Responda com base no texto de origem:
(a) Em que bairro fica a comunidade onde mora o amigo do autor?
(b) Que túneis o autor cita ao falar de morar longe da orla?
(c) O que o viciado em crack roubou na comunidade?

# Texto de origem:
┌──
Um Rio de Janeiro propositadamente esquecido por Sérgio Cabral e Eduardo Paes

Nessa segunda-feira que deveria ser de festa pelo aniversário da Cidade Maravilhosa, o colunista Marcelo Migliaccio e blogueiro relata uma parte da cidade que nem foi esquecida por Cabral e Paes. Não foi esquecida porque eles não a conhecem.

Leiam abaixo:

Notícias do interior

Por Marcelo Migliaccio
Enquanto o governo do Rio ocupa as favelas da orla com a Polícia Militar e louváveis esforços para resgatar a dívida social, na Zona Norte e na Baixada o crime desorganizado carioca faz o que quer.

Aliás, se eu morasse para além dos túneis Rebouças e Santa Bárbara já estaria reclamando, porque estão empurrando a bandidagem para as bandas de lá.

Em Irajá (Zona Norte do Rio), existe uma comunidade, da qual vou omitir o nome, em que vive um amigo meu.

Lá, onde não se fala em polícia pacificadora nem em obras do Programa de Aceleração do Crescimento, as leis são diferentes. Quem manda é o tráfico.

Um viciado em crack roubou uma bicicleta na comunidade e foi a julgamento lá mesmo. Como seu crime foi considerado leve, ele não acabou num micro-ondas (aquele monte de pneus pronto para ser queimado com um infeliz dentro).

O juiz do tribunal local sentenciou-o apenas a levar um tiro em cada palma das mãos. Depois dos disparos, foi mandado para casa, porque a sentença tinha uma segunda parte. Ele não pôde sair à rua por um mês, não pode ir a um hospital tratar os tiros que levou.
└──
# Material fornecido:
┌──
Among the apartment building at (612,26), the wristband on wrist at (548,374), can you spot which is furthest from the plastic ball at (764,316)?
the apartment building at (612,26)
└──
┌──
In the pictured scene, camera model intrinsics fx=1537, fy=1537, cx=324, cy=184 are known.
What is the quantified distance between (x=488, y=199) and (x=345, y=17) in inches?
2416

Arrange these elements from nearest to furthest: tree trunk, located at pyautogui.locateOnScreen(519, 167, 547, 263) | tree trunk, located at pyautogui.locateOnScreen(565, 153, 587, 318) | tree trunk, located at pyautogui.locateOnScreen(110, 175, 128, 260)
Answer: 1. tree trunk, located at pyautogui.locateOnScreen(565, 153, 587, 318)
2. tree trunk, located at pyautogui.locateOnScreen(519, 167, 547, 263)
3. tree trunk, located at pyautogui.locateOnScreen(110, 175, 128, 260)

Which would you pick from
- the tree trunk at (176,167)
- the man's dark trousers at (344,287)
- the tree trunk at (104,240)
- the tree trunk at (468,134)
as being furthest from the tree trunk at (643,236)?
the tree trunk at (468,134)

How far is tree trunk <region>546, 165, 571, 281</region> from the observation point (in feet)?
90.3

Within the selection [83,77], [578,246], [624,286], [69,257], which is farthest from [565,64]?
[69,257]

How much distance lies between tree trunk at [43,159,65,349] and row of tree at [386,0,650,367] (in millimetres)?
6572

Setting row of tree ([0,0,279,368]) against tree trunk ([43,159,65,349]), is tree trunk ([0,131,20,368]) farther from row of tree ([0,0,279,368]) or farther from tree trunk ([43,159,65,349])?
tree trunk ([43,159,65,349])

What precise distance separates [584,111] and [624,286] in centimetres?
└──
# Resolução do exercício:
(a) Em Irajá, na Zona Norte do Rio.
(b) Os túneis Rebouças e Santa Bárbara.
(c) Uma bicicleta.